(前の記事「なぜ脳は身体より先に老化してしまうのか」より続く)
浅瀬にたどりつけるマウス、たどりつけないマウス
芝浦工大システム理工学部生命科学科の福井浩二先生による「脳の老化」講座。約1時間半が過ぎ、抗酸化成分を摂るという身体の酸化を防ぐという対策も示された。次に登場したのが、マウスを用いた実験の様子だった。
スクリーンに映し出されたのが、左右2つに分かれた画面だ。どちらも同じ円形が映し出されているが、よく見ると円形プールを上から撮影したもので、中でチョロチョロと泳ぎ回る白いマウスの姿が見える。どちらのプールにもマウスの足がつかないほどの水が満たされている。だが、それぞれ一カ所だけ、プールの右上あたりに透明な支柱が設置されている。マウスがひと息つくことができる“浅瀬”だ。マウスは毎日このプールを泳がされ、あちこち泳いだ末にこの浅瀬を見つける。プールには○や□、△などの印がついており、それを手がかりに場所を覚えるのだ。何日も繰り返し訓練を続ければ、即座に浅瀬に向かうようになる。学習するのだ。

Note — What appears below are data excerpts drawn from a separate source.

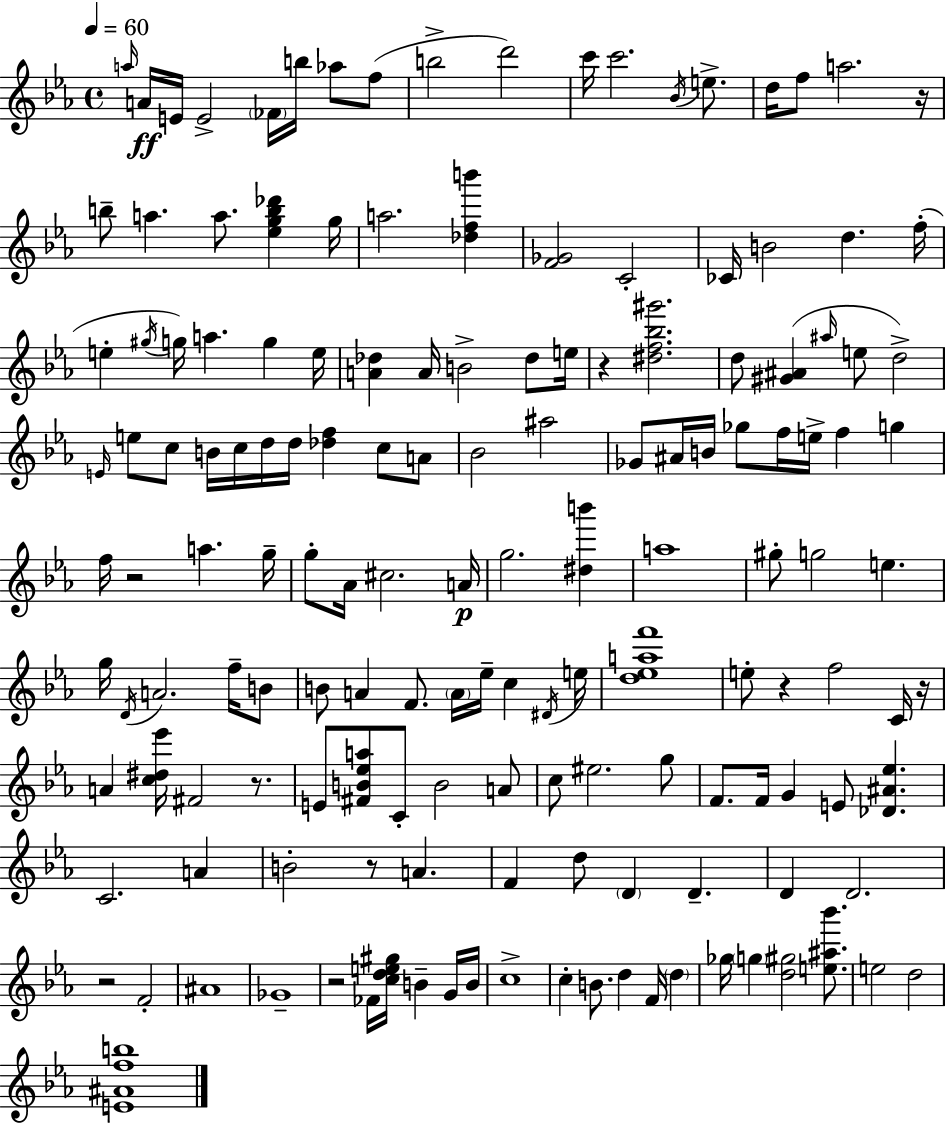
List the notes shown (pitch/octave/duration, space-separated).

A5/s A4/s E4/s E4/h FES4/s B5/s Ab5/e F5/e B5/h D6/h C6/s C6/h. Bb4/s E5/e. D5/s F5/e A5/h. R/s B5/e A5/q. A5/e. [Eb5,G5,B5,Db6]/q G5/s A5/h. [Db5,F5,B6]/q [F4,Gb4]/h C4/h CES4/s B4/h D5/q. F5/s E5/q G#5/s G5/s A5/q. G5/q E5/s [A4,Db5]/q A4/s B4/h Db5/e E5/s R/q [D#5,F5,Bb5,G#6]/h. D5/e [G#4,A#4]/q A#5/s E5/e D5/h E4/s E5/e C5/e B4/s C5/s D5/s D5/s [Db5,F5]/q C5/e A4/e Bb4/h A#5/h Gb4/e A#4/s B4/s Gb5/e F5/s E5/s F5/q G5/q F5/s R/h A5/q. G5/s G5/e Ab4/s C#5/h. A4/s G5/h. [D#5,B6]/q A5/w G#5/e G5/h E5/q. G5/s D4/s A4/h. F5/s B4/e B4/e A4/q F4/e. A4/s Eb5/s C5/q D#4/s E5/s [D5,Eb5,A5,F6]/w E5/e R/q F5/h C4/s R/s A4/q [C5,D#5,Eb6]/s F#4/h R/e. E4/e [F#4,B4,Eb5,A5]/e C4/e B4/h A4/e C5/e EIS5/h. G5/e F4/e. F4/s G4/q E4/e [Db4,A#4,Eb5]/q. C4/h. A4/q B4/h R/e A4/q. F4/q D5/e D4/q D4/q. D4/q D4/h. R/h F4/h A#4/w Gb4/w R/h FES4/s [C5,D5,E5,G#5]/s B4/q G4/s B4/s C5/w C5/q B4/e. D5/q F4/s D5/q Gb5/s G5/q [D5,G#5]/h [E5,A#5,Bb6]/e. E5/h D5/h [E4,A#4,F5,B5]/w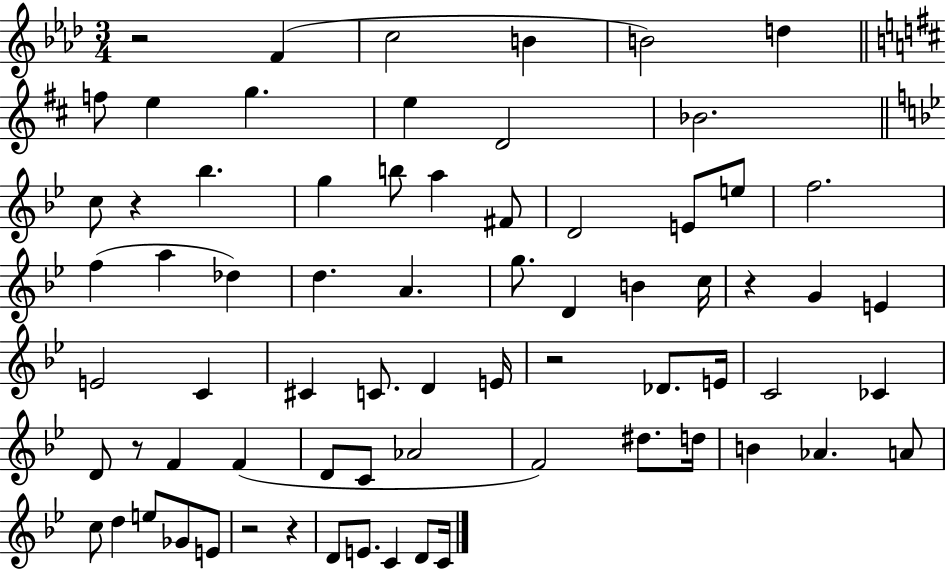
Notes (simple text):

R/h F4/q C5/h B4/q B4/h D5/q F5/e E5/q G5/q. E5/q D4/h Bb4/h. C5/e R/q Bb5/q. G5/q B5/e A5/q F#4/e D4/h E4/e E5/e F5/h. F5/q A5/q Db5/q D5/q. A4/q. G5/e. D4/q B4/q C5/s R/q G4/q E4/q E4/h C4/q C#4/q C4/e. D4/q E4/s R/h Db4/e. E4/s C4/h CES4/q D4/e R/e F4/q F4/q D4/e C4/e Ab4/h F4/h D#5/e. D5/s B4/q Ab4/q. A4/e C5/e D5/q E5/e Gb4/e E4/e R/h R/q D4/e E4/e. C4/q D4/e C4/s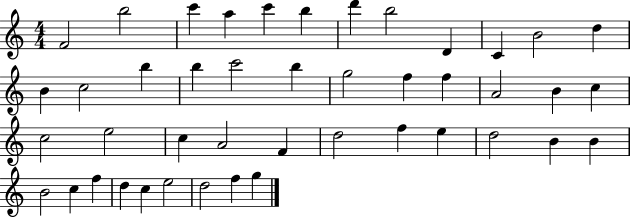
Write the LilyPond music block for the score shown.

{
  \clef treble
  \numericTimeSignature
  \time 4/4
  \key c \major
  f'2 b''2 | c'''4 a''4 c'''4 b''4 | d'''4 b''2 d'4 | c'4 b'2 d''4 | \break b'4 c''2 b''4 | b''4 c'''2 b''4 | g''2 f''4 f''4 | a'2 b'4 c''4 | \break c''2 e''2 | c''4 a'2 f'4 | d''2 f''4 e''4 | d''2 b'4 b'4 | \break b'2 c''4 f''4 | d''4 c''4 e''2 | d''2 f''4 g''4 | \bar "|."
}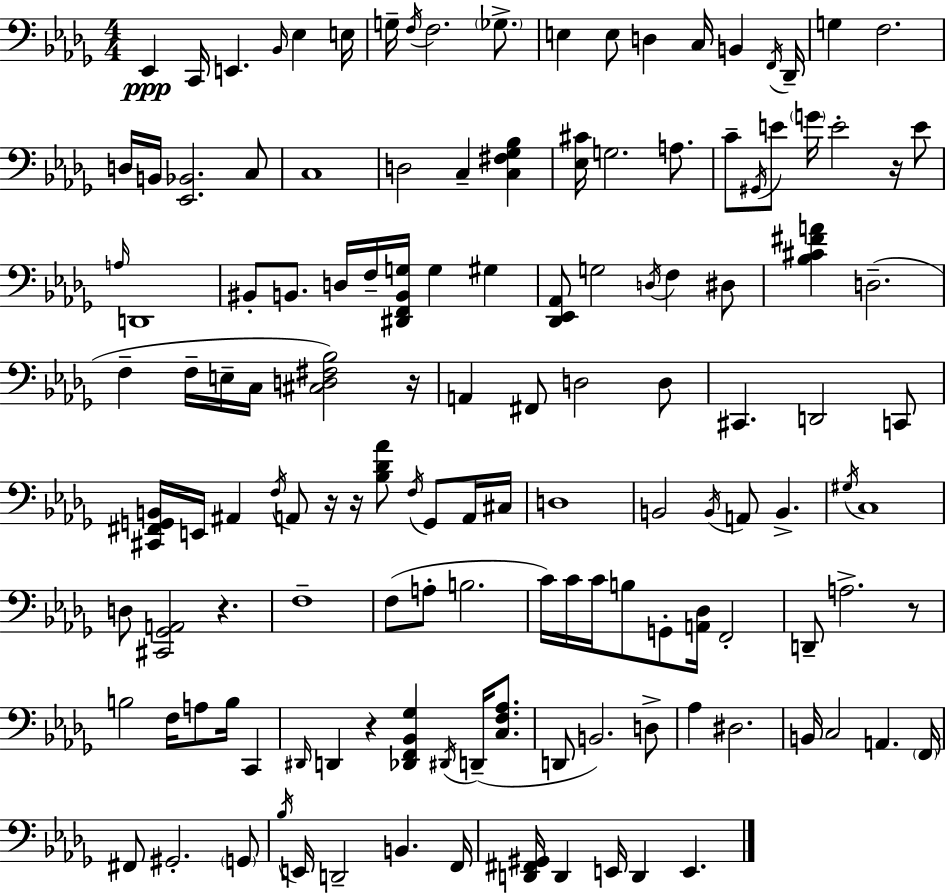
{
  \clef bass
  \numericTimeSignature
  \time 4/4
  \key bes \minor
  ees,4\ppp c,16 e,4. \grace { bes,16 } ees4 | e16 g16-- \acciaccatura { f16 } f2. \parenthesize ges8.-> | e4 e8 d4 c16 b,4 | \acciaccatura { f,16 } des,16-- g4 f2. | \break d16 b,16 <ees, bes,>2. | c8 c1 | d2 c4-- <c fis ges bes>4 | <ees cis'>16 g2. | \break a8. c'8-- \acciaccatura { gis,16 } e'8 \parenthesize g'16 e'2-. | r16 e'8 \grace { a16 } d,1 | bis,8-. b,8. d16 f16-- <dis, f, b, g>16 g4 | gis4 <des, ees, aes,>8 g2 \acciaccatura { d16 } | \break f4 dis8 <bes cis' fis' a'>4 d2.--( | f4-- f16-- e16-- c16 <cis d fis bes>2) | r16 a,4 fis,8 d2 | d8 cis,4. d,2 | \break c,8 <cis, fis, g, b,>16 e,16 ais,4 \acciaccatura { f16 } a,8 r16 | r16 <bes des' aes'>8 \acciaccatura { f16 } g,8 a,16 cis16 d1 | b,2 | \acciaccatura { b,16 } a,8 b,4.-> \acciaccatura { gis16 } c1 | \break d8 <cis, ges, a,>2 | r4. f1-- | f8( a8-. b2. | c'16) c'16 c'16 b8 g,8-. | \break <a, des>16 f,2-. d,8-- a2.-> | r8 b2 | f16 a8 b16 c,4 \grace { dis,16 } d,4 r4 | <des, f, bes, ges>4 \acciaccatura { dis,16 } d,16--( <c f aes>8. d,8 b,2.) | \break d8-> aes4 | dis2. b,16 c2 | a,4. \parenthesize f,16 fis,8 gis,2.-. | \parenthesize g,8 \acciaccatura { bes16 } e,16 d,2-- | \break b,4. f,16 <d, fis, gis,>16 d,4 | e,16 d,4 e,4. \bar "|."
}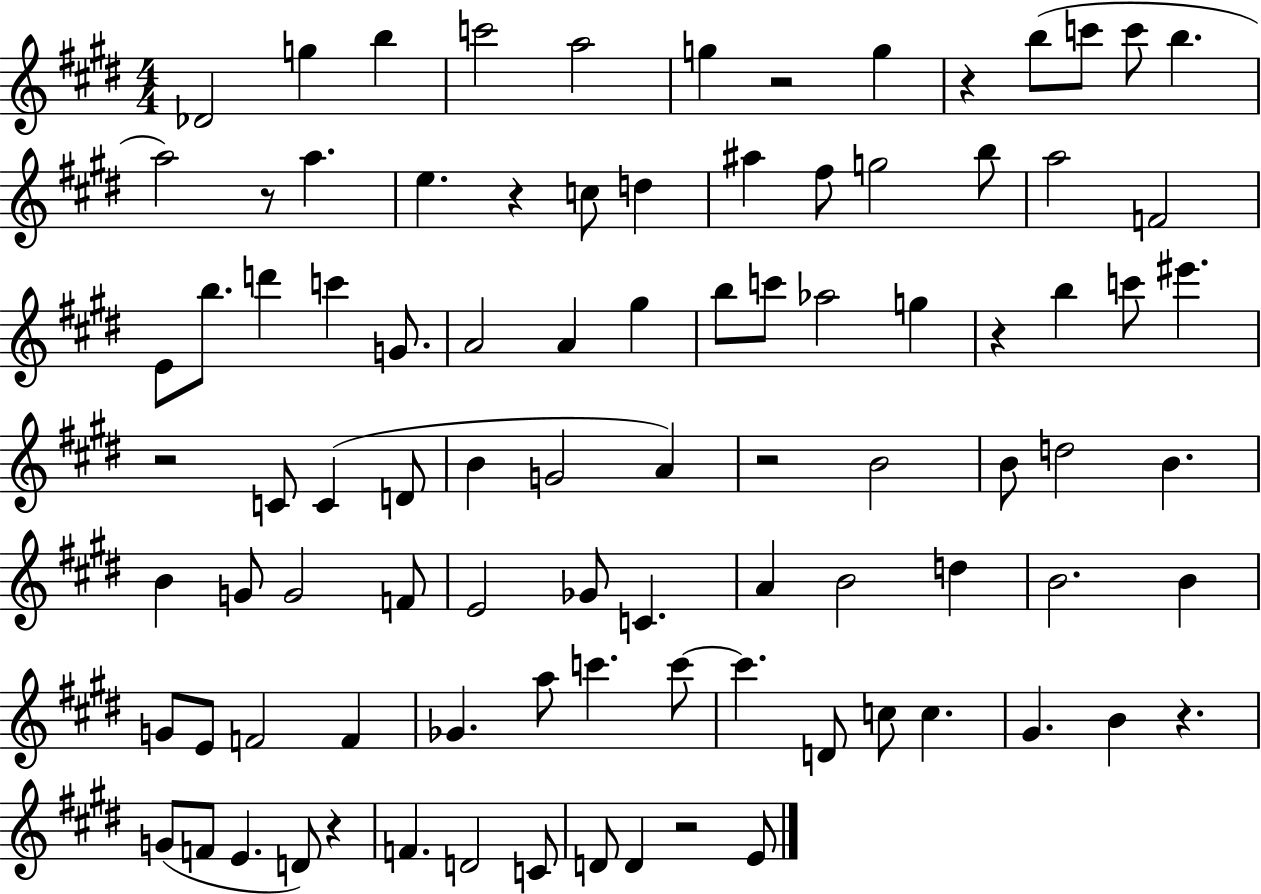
X:1
T:Untitled
M:4/4
L:1/4
K:E
_D2 g b c'2 a2 g z2 g z b/2 c'/2 c'/2 b a2 z/2 a e z c/2 d ^a ^f/2 g2 b/2 a2 F2 E/2 b/2 d' c' G/2 A2 A ^g b/2 c'/2 _a2 g z b c'/2 ^e' z2 C/2 C D/2 B G2 A z2 B2 B/2 d2 B B G/2 G2 F/2 E2 _G/2 C A B2 d B2 B G/2 E/2 F2 F _G a/2 c' c'/2 c' D/2 c/2 c ^G B z G/2 F/2 E D/2 z F D2 C/2 D/2 D z2 E/2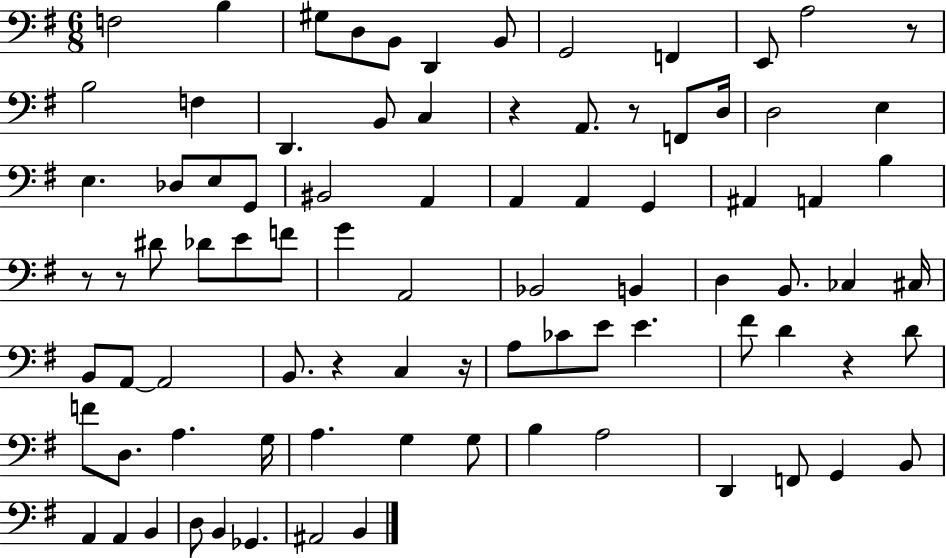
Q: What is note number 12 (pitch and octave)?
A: B3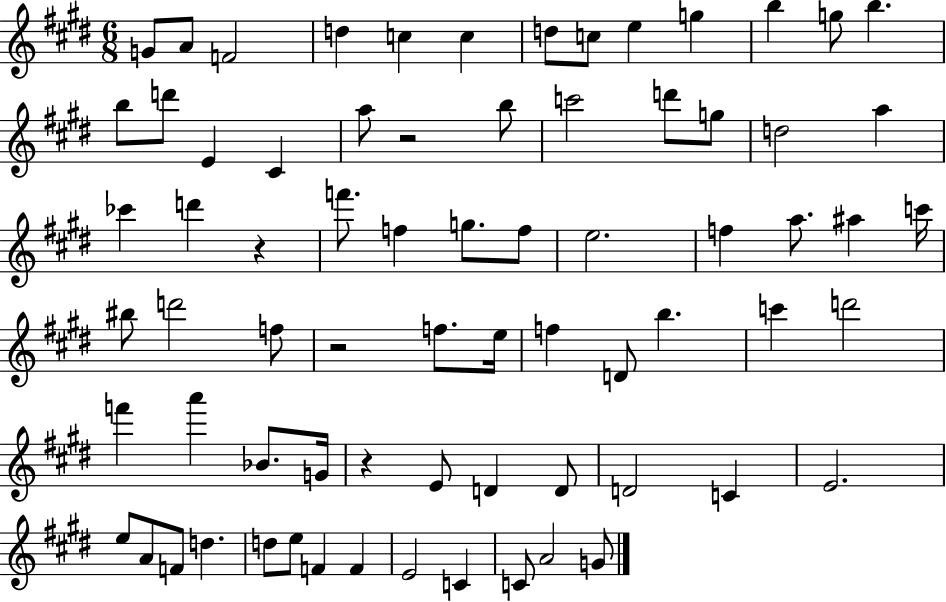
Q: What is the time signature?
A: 6/8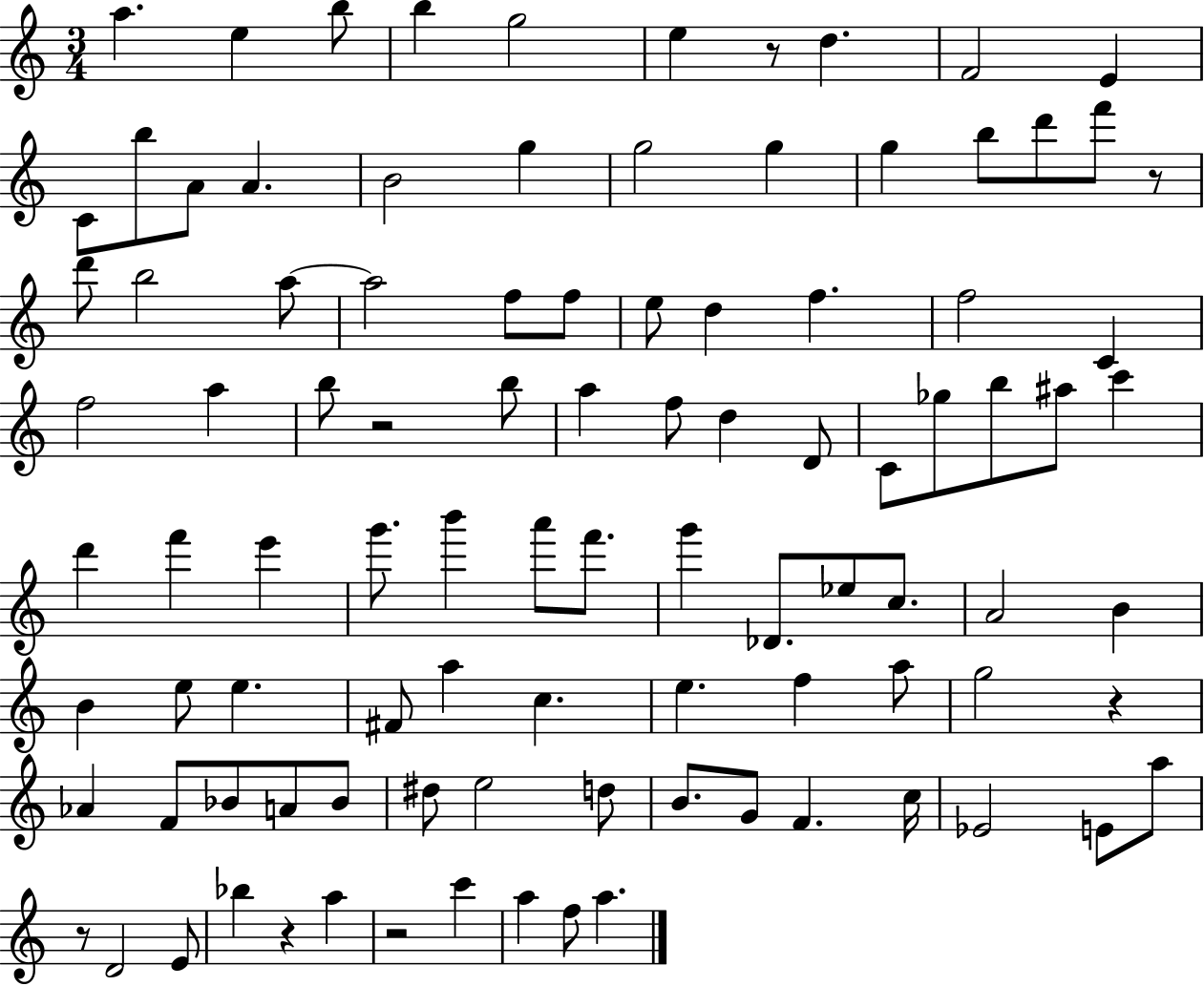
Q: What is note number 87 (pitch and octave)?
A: A5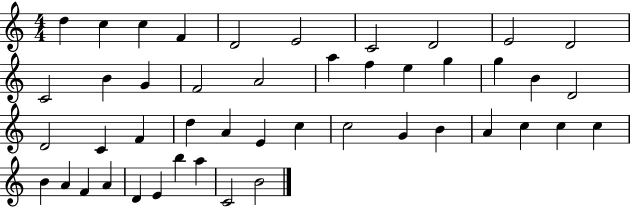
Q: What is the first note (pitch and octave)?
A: D5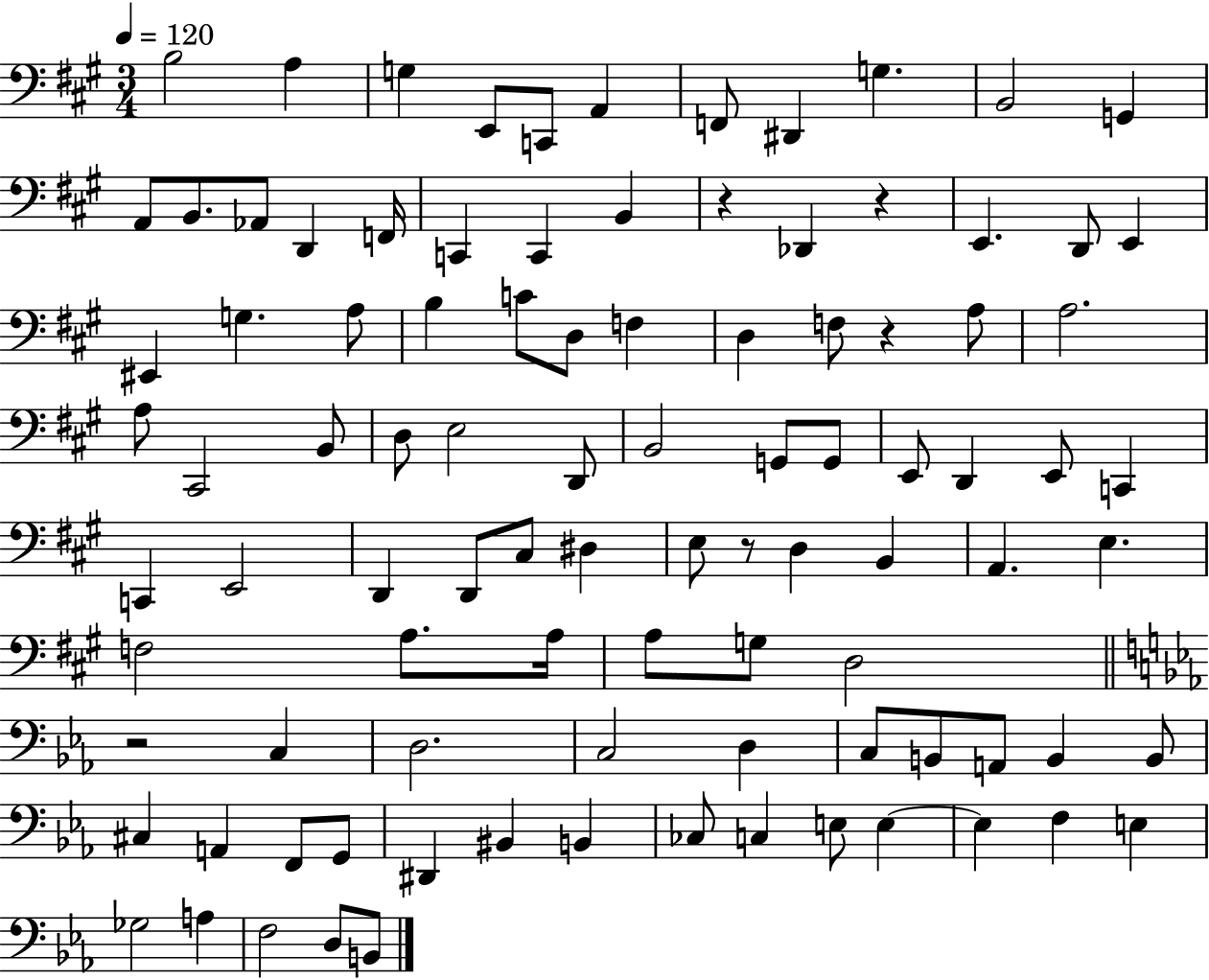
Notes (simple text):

B3/h A3/q G3/q E2/e C2/e A2/q F2/e D#2/q G3/q. B2/h G2/q A2/e B2/e. Ab2/e D2/q F2/s C2/q C2/q B2/q R/q Db2/q R/q E2/q. D2/e E2/q EIS2/q G3/q. A3/e B3/q C4/e D3/e F3/q D3/q F3/e R/q A3/e A3/h. A3/e C#2/h B2/e D3/e E3/h D2/e B2/h G2/e G2/e E2/e D2/q E2/e C2/q C2/q E2/h D2/q D2/e C#3/e D#3/q E3/e R/e D3/q B2/q A2/q. E3/q. F3/h A3/e. A3/s A3/e G3/e D3/h R/h C3/q D3/h. C3/h D3/q C3/e B2/e A2/e B2/q B2/e C#3/q A2/q F2/e G2/e D#2/q BIS2/q B2/q CES3/e C3/q E3/e E3/q E3/q F3/q E3/q Gb3/h A3/q F3/h D3/e B2/e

2つの画面には、すでに学習を積んだマウスが泳ぐ様子が映し出された。だが、左右2匹の動きは明らかに違う。左側のプールのマウスは浅瀬にまっすぐに向かい、すぐにそこでひと息ついた。だが、右側のプールのマウスはあちこち泳いでもどこにもたどり着けない。
2匹とも月齢や訓練期間など条件は同じ。違うのはエサだ。
左側のマウスが与えられたのは通常のエサだが、右側のマウスが与えられたのはビタミンE抜きのエサだ。ビタミンEは抗酸化作用がある。それを抜いたエサを与え続けられたため、脳の酸化が進み、物覚えが悪くなったのだ。
会場からざわめきが起こった。この日、最も記憶に残る場面だった。
必死に泳ぎ続けるマウスは、円形プールの縁を反時計回りに必死にたどっていくが、浅瀬を見つけることはできない。ほら、すぐそこだよと声をかけたくなる。歩き始めた我が子を見る気持ちだろうか。いや、私もほかの多くの人も、そこに見たのは、年老いた自分の姿だろう。